While I’m waiting for MS to get back to me with a fix, I’ve been looking at workarounds. Two spring to mind:

Both make sense except that in this case, the former means changing a schema which is laid out in an RFC \ de-facto standard which I can’'t do, and the latter (as far as I am aware) means altering code which was automatically generated by xsd.exe so should there be a need to regenerate this code again (an extension to the schema perhaps) there also need to be several warnings and explanations on how to re-edit the new code so that it serializes correctly again. Neither are great. Ah well

Comments: It’s ironic that the reason we moved the code affected by this problem to .NET 2.0 was a different bug in .NET 1.1 SP1 involving generated classes from schemas spread across different XSD documents. We avoided that by not installing SP1 on our Win2k boxes.
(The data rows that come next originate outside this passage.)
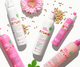 Szampon do włosów farbowanych Milk_Shake Color Care Colour Maintainer Flower Fragrance oczyszczający 300 ml (8032274170730) - obraz 5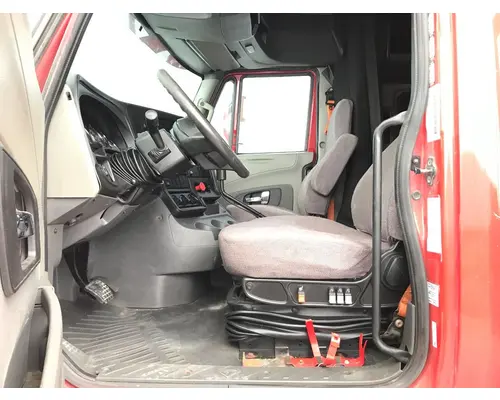 International PROSTAR Cab Assembly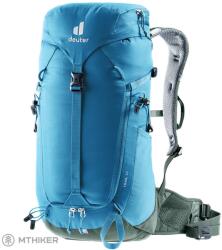 Deuter Trail 18 hátizsák, 18 l, hullám/borostyán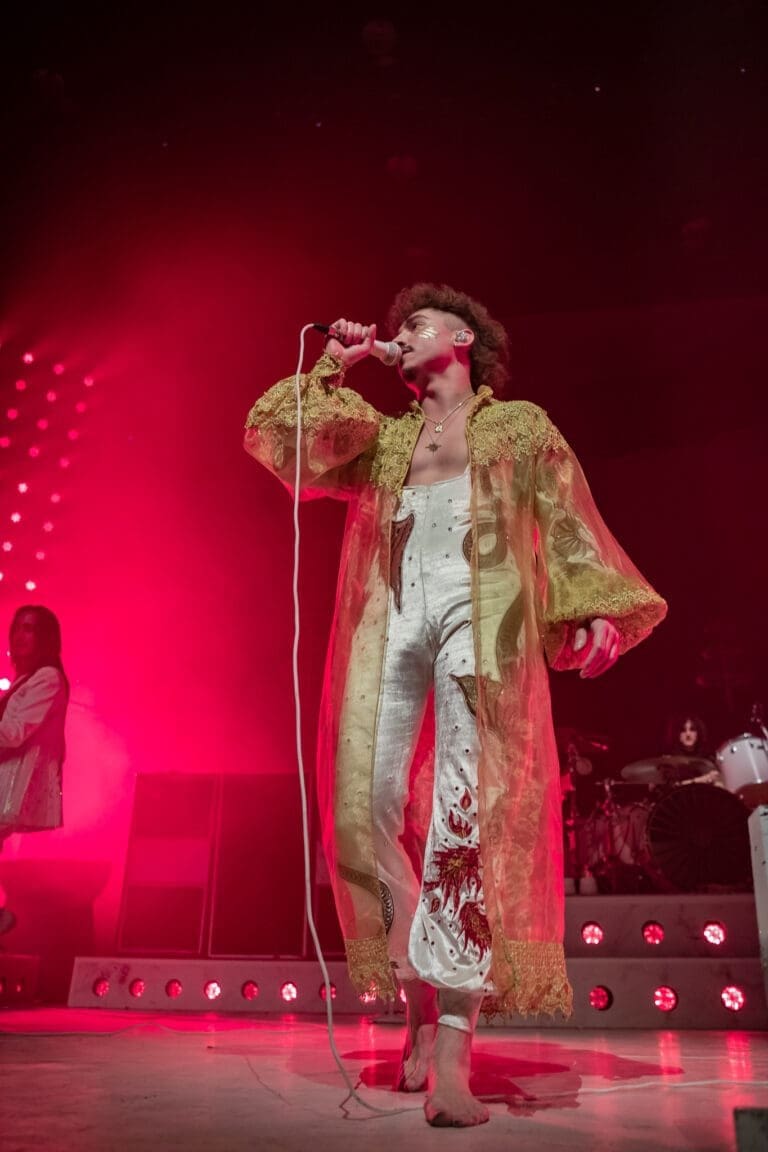 Greta Van Fleet
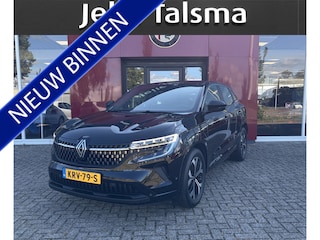 Renault Austral 1.3 mild hybrid 160 X-Tronic Evolution | bestuurdersstoel elec verstelbaar|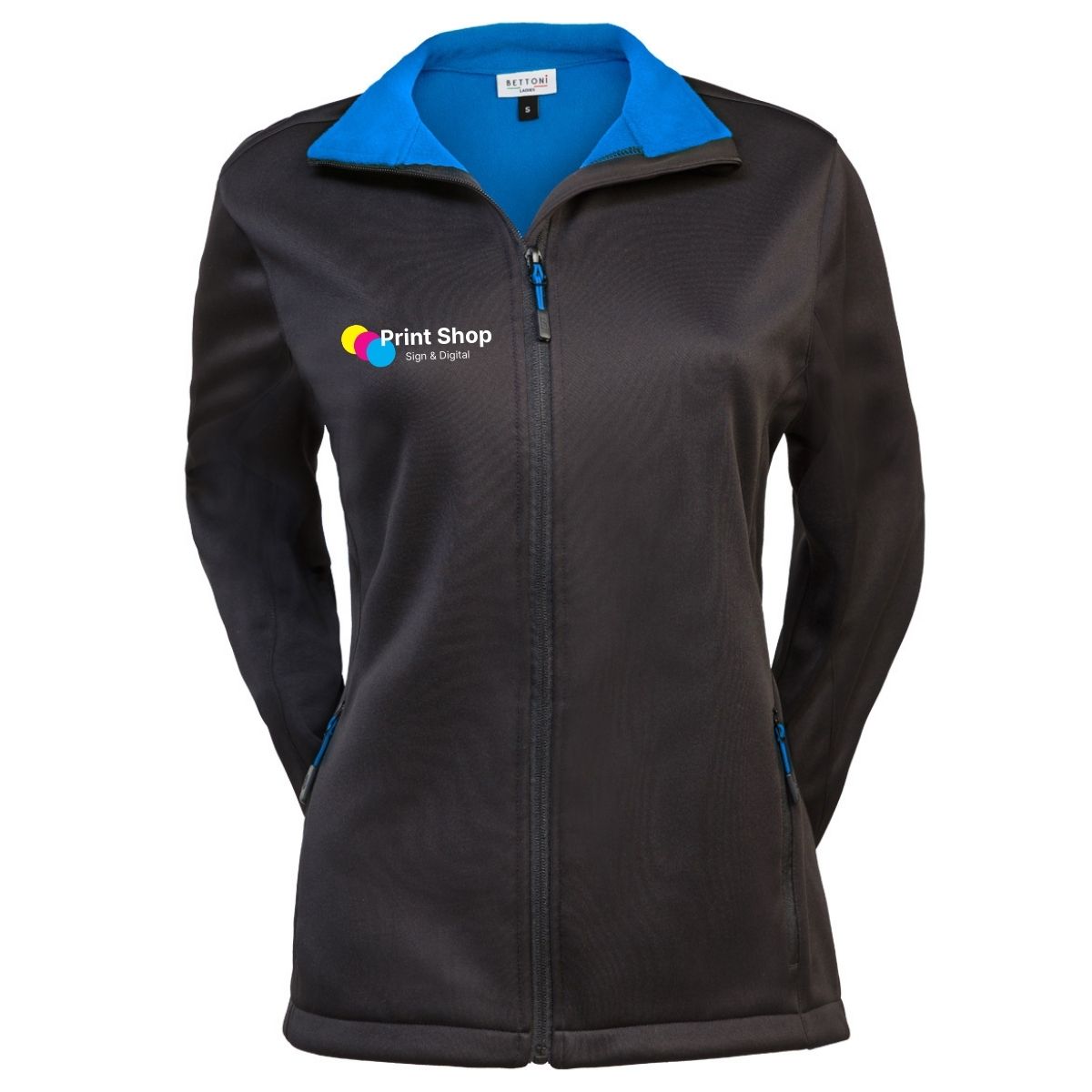 Mens and Ladies Bettoni Jacket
As we upgraded to Wn2K3, it became apparent that the version of .NET1.1 installed by default with the OS included the bug we had previously avoided. Now we’re hit by another one in .NET 2.0. It can be worked around, but you can appreciate the irony.
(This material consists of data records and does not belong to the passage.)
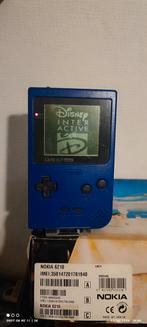 Game boy Pocket années fin annees 90, Consoles de jeu & Jeux vidéo, Consoles de jeu | Nintendo Game Boy, Comme neuf, Game Boy Pocket
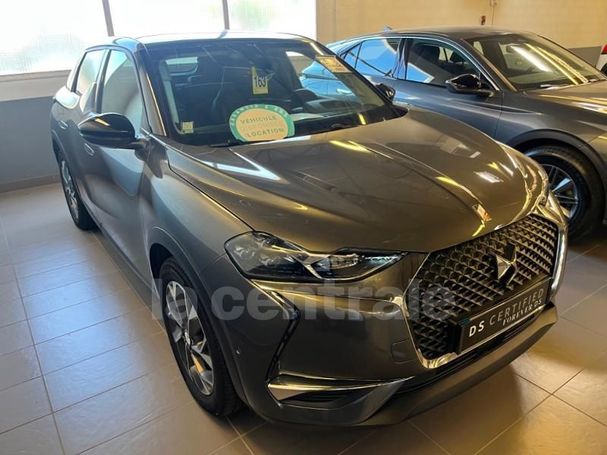 DS Automobiles 3 Crossback E-Tense 100 kW image number 3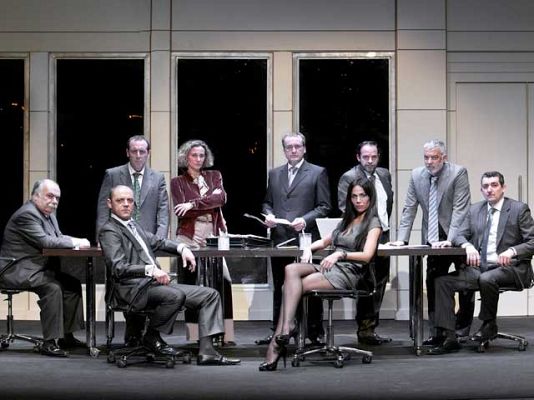  - '19.30' en el Matadero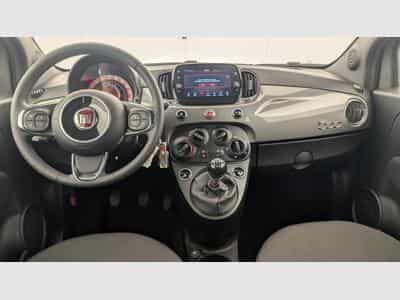 Fiat 500 1.0 70 ch Hybride BSG S/S (2023) - Foto 13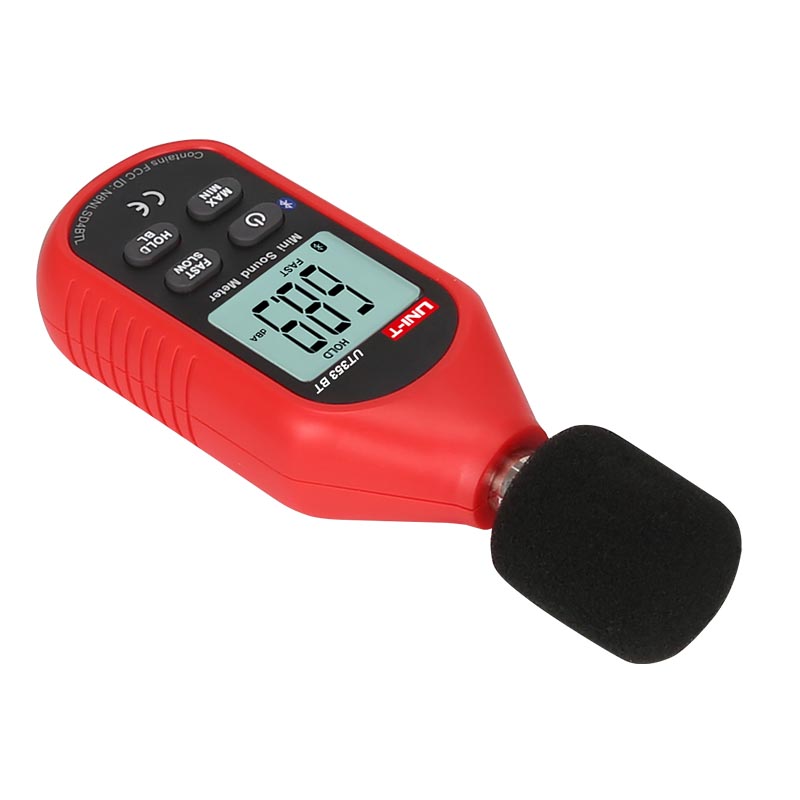 ut353bt i-sound-level-meter-bluetooth-uni-t-uni-trend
This is the first time I've ever used one of the Microsoft Support Calls that come with my MSDN subscription and aside from an email going astray initially, you've got to hand it to the MS support staff. They've been pretty responsive thus far with diagnosis. Of course, I've got to wait now for one of the actual XML team to create a quick fix that I can test, but the whole process was explained nicely. For reference, it works like this.
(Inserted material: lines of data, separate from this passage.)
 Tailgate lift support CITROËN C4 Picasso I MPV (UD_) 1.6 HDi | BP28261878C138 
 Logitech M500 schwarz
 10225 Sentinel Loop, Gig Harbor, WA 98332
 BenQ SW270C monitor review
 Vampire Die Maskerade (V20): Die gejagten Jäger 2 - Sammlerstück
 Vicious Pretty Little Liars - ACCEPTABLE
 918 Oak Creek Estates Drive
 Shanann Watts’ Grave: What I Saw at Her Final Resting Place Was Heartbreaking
  • A support engineer is assigned to your support call. He verifies the problem and pass it to the MS dev team.
  • The dev team may require further investigation or suggest a workaround. They may need a business case to evaluate the urgency of the case.
  • If they confirm it is a bug and can fix it, you receive a private fix for testing.
  • Once you confirm that the private fix solves the problem, MS build the official fix and release it in the KB.
  • Depending on the severity / complexity of the issue the whole process may take several weeks but although the problem is fixed for you as soon as you have the private fix.

Before we pushed it out to Microsoft, we struggled for a few days to isolate this bug as it was partially hidden inside another migration issue (see Migration Woes part 3 for more on that) but once we realized there were two separate issues, it was interesting to learn that the temporary dll that serializes classes to XML now identifies System.Object differently between .NET 1.1 and 2.0. In .NET 1.1, the hello class is described as hello.System.Object... In .NET 2.0, it’s helloZSystem.Object, mscorlib, Version=, Culture=neutral, PublicKeyToken=b77a5c561934e089..

There’s not much documentation on how the XML Serializer works (or doesn’t) that I could find, but Kirk Allen Evans, Christoph Schittko, and Scott Hanselman all had useful posts on ways to approach the problem before we concluded that it was an actual .NET bug. Worth reading for future reference if you’re interested.